1. Field of the Invention
The invention relates to the field of electrically programmable and erasable, non-volatile memory cells.
2. Prior Art
Non-volatile memory cells, particularly those employing charge storing regions such as floating gates, are well-known. The first commercial memories employed floating gate devices which are charged by avalanche injection, that is, by avalanching one of the two substrate regions associated with each of the cells. This type of device is described in U.S. Pat. No. 3,660,819. Subsequent memories used channel injection, that is, charge is injected from the channel of each cell into the floating gate. Such cells are described in U.S. Pat. No. 3,996,657 and 4,114,255. In some cases, the cells are both electrically programmable and electrically erasable and rely on tunneling for both programming and erasing, such as shown in U.S. Pat. No. 4,203,158.

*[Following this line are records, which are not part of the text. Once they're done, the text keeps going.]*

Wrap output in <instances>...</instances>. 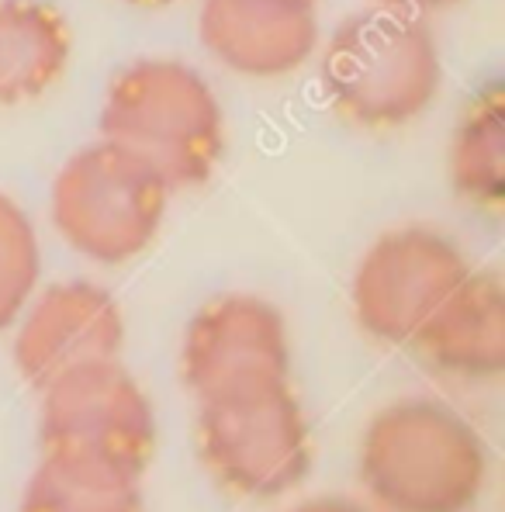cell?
Instances as JSON below:
<instances>
[{
  "instance_id": "cell-1",
  "label": "cell",
  "mask_w": 505,
  "mask_h": 512,
  "mask_svg": "<svg viewBox=\"0 0 505 512\" xmlns=\"http://www.w3.org/2000/svg\"><path fill=\"white\" fill-rule=\"evenodd\" d=\"M488 447L457 409L409 395L378 409L357 447V474L381 512H471L488 485Z\"/></svg>"
},
{
  "instance_id": "cell-2",
  "label": "cell",
  "mask_w": 505,
  "mask_h": 512,
  "mask_svg": "<svg viewBox=\"0 0 505 512\" xmlns=\"http://www.w3.org/2000/svg\"><path fill=\"white\" fill-rule=\"evenodd\" d=\"M101 139L132 149L170 191L198 187L225 153V115L215 90L180 59H135L108 84Z\"/></svg>"
},
{
  "instance_id": "cell-3",
  "label": "cell",
  "mask_w": 505,
  "mask_h": 512,
  "mask_svg": "<svg viewBox=\"0 0 505 512\" xmlns=\"http://www.w3.org/2000/svg\"><path fill=\"white\" fill-rule=\"evenodd\" d=\"M440 49L422 18L371 7L336 25L322 52L329 104L360 128H402L440 94Z\"/></svg>"
},
{
  "instance_id": "cell-4",
  "label": "cell",
  "mask_w": 505,
  "mask_h": 512,
  "mask_svg": "<svg viewBox=\"0 0 505 512\" xmlns=\"http://www.w3.org/2000/svg\"><path fill=\"white\" fill-rule=\"evenodd\" d=\"M39 443L45 461L139 485L156 454L153 402L118 360L77 367L42 388Z\"/></svg>"
},
{
  "instance_id": "cell-5",
  "label": "cell",
  "mask_w": 505,
  "mask_h": 512,
  "mask_svg": "<svg viewBox=\"0 0 505 512\" xmlns=\"http://www.w3.org/2000/svg\"><path fill=\"white\" fill-rule=\"evenodd\" d=\"M170 187L142 156L118 142H94L52 180V225L80 256L118 267L149 250L167 215Z\"/></svg>"
},
{
  "instance_id": "cell-6",
  "label": "cell",
  "mask_w": 505,
  "mask_h": 512,
  "mask_svg": "<svg viewBox=\"0 0 505 512\" xmlns=\"http://www.w3.org/2000/svg\"><path fill=\"white\" fill-rule=\"evenodd\" d=\"M198 454L239 499H281L312 471V426L288 381L198 402Z\"/></svg>"
},
{
  "instance_id": "cell-7",
  "label": "cell",
  "mask_w": 505,
  "mask_h": 512,
  "mask_svg": "<svg viewBox=\"0 0 505 512\" xmlns=\"http://www.w3.org/2000/svg\"><path fill=\"white\" fill-rule=\"evenodd\" d=\"M471 274L461 246L429 225H402L374 239L353 274V315L371 340L402 346Z\"/></svg>"
},
{
  "instance_id": "cell-8",
  "label": "cell",
  "mask_w": 505,
  "mask_h": 512,
  "mask_svg": "<svg viewBox=\"0 0 505 512\" xmlns=\"http://www.w3.org/2000/svg\"><path fill=\"white\" fill-rule=\"evenodd\" d=\"M291 340L284 312L260 295H222L187 322L180 378L198 402L239 388L288 381Z\"/></svg>"
},
{
  "instance_id": "cell-9",
  "label": "cell",
  "mask_w": 505,
  "mask_h": 512,
  "mask_svg": "<svg viewBox=\"0 0 505 512\" xmlns=\"http://www.w3.org/2000/svg\"><path fill=\"white\" fill-rule=\"evenodd\" d=\"M18 319L11 343L14 367L35 391L77 367L118 360L125 346L122 305L94 281L49 284Z\"/></svg>"
},
{
  "instance_id": "cell-10",
  "label": "cell",
  "mask_w": 505,
  "mask_h": 512,
  "mask_svg": "<svg viewBox=\"0 0 505 512\" xmlns=\"http://www.w3.org/2000/svg\"><path fill=\"white\" fill-rule=\"evenodd\" d=\"M201 42L225 70L277 80L301 70L319 45L315 0H205Z\"/></svg>"
},
{
  "instance_id": "cell-11",
  "label": "cell",
  "mask_w": 505,
  "mask_h": 512,
  "mask_svg": "<svg viewBox=\"0 0 505 512\" xmlns=\"http://www.w3.org/2000/svg\"><path fill=\"white\" fill-rule=\"evenodd\" d=\"M412 343L447 378L499 381L505 374V284L499 270H471Z\"/></svg>"
},
{
  "instance_id": "cell-12",
  "label": "cell",
  "mask_w": 505,
  "mask_h": 512,
  "mask_svg": "<svg viewBox=\"0 0 505 512\" xmlns=\"http://www.w3.org/2000/svg\"><path fill=\"white\" fill-rule=\"evenodd\" d=\"M70 63V25L49 0H0V104L45 94Z\"/></svg>"
},
{
  "instance_id": "cell-13",
  "label": "cell",
  "mask_w": 505,
  "mask_h": 512,
  "mask_svg": "<svg viewBox=\"0 0 505 512\" xmlns=\"http://www.w3.org/2000/svg\"><path fill=\"white\" fill-rule=\"evenodd\" d=\"M450 187L467 208L502 215L505 208V84H481L450 135Z\"/></svg>"
},
{
  "instance_id": "cell-14",
  "label": "cell",
  "mask_w": 505,
  "mask_h": 512,
  "mask_svg": "<svg viewBox=\"0 0 505 512\" xmlns=\"http://www.w3.org/2000/svg\"><path fill=\"white\" fill-rule=\"evenodd\" d=\"M18 512H146L135 481H111L45 461L32 471Z\"/></svg>"
},
{
  "instance_id": "cell-15",
  "label": "cell",
  "mask_w": 505,
  "mask_h": 512,
  "mask_svg": "<svg viewBox=\"0 0 505 512\" xmlns=\"http://www.w3.org/2000/svg\"><path fill=\"white\" fill-rule=\"evenodd\" d=\"M42 277V246L32 218L14 198L0 194V333L18 322Z\"/></svg>"
},
{
  "instance_id": "cell-16",
  "label": "cell",
  "mask_w": 505,
  "mask_h": 512,
  "mask_svg": "<svg viewBox=\"0 0 505 512\" xmlns=\"http://www.w3.org/2000/svg\"><path fill=\"white\" fill-rule=\"evenodd\" d=\"M457 4H461V0H378V7H388V11L409 14V18H422V21H426L429 14L450 11V7H457Z\"/></svg>"
},
{
  "instance_id": "cell-17",
  "label": "cell",
  "mask_w": 505,
  "mask_h": 512,
  "mask_svg": "<svg viewBox=\"0 0 505 512\" xmlns=\"http://www.w3.org/2000/svg\"><path fill=\"white\" fill-rule=\"evenodd\" d=\"M288 512H371V509H364L353 499H339V495H315V499L298 502V506Z\"/></svg>"
},
{
  "instance_id": "cell-18",
  "label": "cell",
  "mask_w": 505,
  "mask_h": 512,
  "mask_svg": "<svg viewBox=\"0 0 505 512\" xmlns=\"http://www.w3.org/2000/svg\"><path fill=\"white\" fill-rule=\"evenodd\" d=\"M135 7H167V4H177V0H128Z\"/></svg>"
}]
</instances>
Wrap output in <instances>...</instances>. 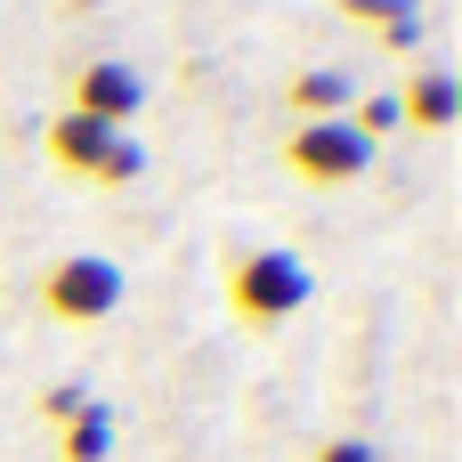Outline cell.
Returning <instances> with one entry per match:
<instances>
[{
  "label": "cell",
  "mask_w": 462,
  "mask_h": 462,
  "mask_svg": "<svg viewBox=\"0 0 462 462\" xmlns=\"http://www.w3.org/2000/svg\"><path fill=\"white\" fill-rule=\"evenodd\" d=\"M219 292H227V317L244 325V333H284L300 309H309V268H300V252H284V244H236L227 252V268H219Z\"/></svg>",
  "instance_id": "cell-1"
},
{
  "label": "cell",
  "mask_w": 462,
  "mask_h": 462,
  "mask_svg": "<svg viewBox=\"0 0 462 462\" xmlns=\"http://www.w3.org/2000/svg\"><path fill=\"white\" fill-rule=\"evenodd\" d=\"M41 154H49L57 179H81V187H106V195H122V187L146 179V146H138V130H106V122L65 114V106L41 122Z\"/></svg>",
  "instance_id": "cell-2"
},
{
  "label": "cell",
  "mask_w": 462,
  "mask_h": 462,
  "mask_svg": "<svg viewBox=\"0 0 462 462\" xmlns=\"http://www.w3.org/2000/svg\"><path fill=\"white\" fill-rule=\"evenodd\" d=\"M106 0H57V16H97Z\"/></svg>",
  "instance_id": "cell-13"
},
{
  "label": "cell",
  "mask_w": 462,
  "mask_h": 462,
  "mask_svg": "<svg viewBox=\"0 0 462 462\" xmlns=\"http://www.w3.org/2000/svg\"><path fill=\"white\" fill-rule=\"evenodd\" d=\"M138 106H146V81H138V65H122V57H81V65L65 73V114H89V122H106V130H130Z\"/></svg>",
  "instance_id": "cell-5"
},
{
  "label": "cell",
  "mask_w": 462,
  "mask_h": 462,
  "mask_svg": "<svg viewBox=\"0 0 462 462\" xmlns=\"http://www.w3.org/2000/svg\"><path fill=\"white\" fill-rule=\"evenodd\" d=\"M32 292H41V317H49V325L97 333V325L122 309L130 276H122V260H106V252H57V260L32 276Z\"/></svg>",
  "instance_id": "cell-3"
},
{
  "label": "cell",
  "mask_w": 462,
  "mask_h": 462,
  "mask_svg": "<svg viewBox=\"0 0 462 462\" xmlns=\"http://www.w3.org/2000/svg\"><path fill=\"white\" fill-rule=\"evenodd\" d=\"M114 439H122V422H114V406H81L65 430H49V455L57 462H114Z\"/></svg>",
  "instance_id": "cell-9"
},
{
  "label": "cell",
  "mask_w": 462,
  "mask_h": 462,
  "mask_svg": "<svg viewBox=\"0 0 462 462\" xmlns=\"http://www.w3.org/2000/svg\"><path fill=\"white\" fill-rule=\"evenodd\" d=\"M341 24H365L382 49H422V0H333Z\"/></svg>",
  "instance_id": "cell-8"
},
{
  "label": "cell",
  "mask_w": 462,
  "mask_h": 462,
  "mask_svg": "<svg viewBox=\"0 0 462 462\" xmlns=\"http://www.w3.org/2000/svg\"><path fill=\"white\" fill-rule=\"evenodd\" d=\"M300 462H382V455H374L365 439H317V447H309Z\"/></svg>",
  "instance_id": "cell-12"
},
{
  "label": "cell",
  "mask_w": 462,
  "mask_h": 462,
  "mask_svg": "<svg viewBox=\"0 0 462 462\" xmlns=\"http://www.w3.org/2000/svg\"><path fill=\"white\" fill-rule=\"evenodd\" d=\"M390 97H398V122L422 130V138H447V130L462 122V81L447 73V65H414Z\"/></svg>",
  "instance_id": "cell-6"
},
{
  "label": "cell",
  "mask_w": 462,
  "mask_h": 462,
  "mask_svg": "<svg viewBox=\"0 0 462 462\" xmlns=\"http://www.w3.org/2000/svg\"><path fill=\"white\" fill-rule=\"evenodd\" d=\"M81 406H89V382H81V374H57V382L32 390V422H41V430H65Z\"/></svg>",
  "instance_id": "cell-10"
},
{
  "label": "cell",
  "mask_w": 462,
  "mask_h": 462,
  "mask_svg": "<svg viewBox=\"0 0 462 462\" xmlns=\"http://www.w3.org/2000/svg\"><path fill=\"white\" fill-rule=\"evenodd\" d=\"M349 97H357V81H349L341 65H300V73H284V89H276V106H284L292 122H341Z\"/></svg>",
  "instance_id": "cell-7"
},
{
  "label": "cell",
  "mask_w": 462,
  "mask_h": 462,
  "mask_svg": "<svg viewBox=\"0 0 462 462\" xmlns=\"http://www.w3.org/2000/svg\"><path fill=\"white\" fill-rule=\"evenodd\" d=\"M276 162H284V179L333 195V187H357V179L374 171V146H365V138L349 130V114H341V122H292L284 146H276Z\"/></svg>",
  "instance_id": "cell-4"
},
{
  "label": "cell",
  "mask_w": 462,
  "mask_h": 462,
  "mask_svg": "<svg viewBox=\"0 0 462 462\" xmlns=\"http://www.w3.org/2000/svg\"><path fill=\"white\" fill-rule=\"evenodd\" d=\"M349 130H357L365 146H374V138H390V130H406V122H398V97H390V89H382V97H365V106L349 114Z\"/></svg>",
  "instance_id": "cell-11"
}]
</instances>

Summaries of the various charging techniques used to program memory cells are described in "Nonavalanche Injection of Hot Electrons into SiO.sub.2 " by J. F. Verwey, Journal of Applied Physics, Volume 44, No. 6, June, 1973 beginning at page 2681 and "Hot-Electron Emission from Silicon into Silicon Dioxide" by T. H. Ning, Solid-State Electronics, 1978, Vol. 21, pages 273-282.
In prior art cells, each cell includes means for generating charge which can be trapped, for example, in a floating gate. The present invention departs from this approach by utilizing a single source of charge for programming a plurality of cells. In general, a charge disturbance or imbalance is created in the substrate and excess electrons are accelerated toward a selected cell in order to charge that cell.
Perhaps the closest prior art is described in "Electrically Programmable Non-volatile Semiconductor Memory" by Tarui, et al, Proceedings of the Fifth Conference (1973 International) on Solid-state Devices, Tokyo, 1973, supplement to the Journal of the Japan Society of Applied Physics, Volume 43, 1974. In FIG. 11 of this article, a device is shown which uses hot carrier injection from a forward biased pn junction and subsequent acceleration to charge a floating gate. However, unlike the present invention, no use is made of a single source of charge for a plurality of cells.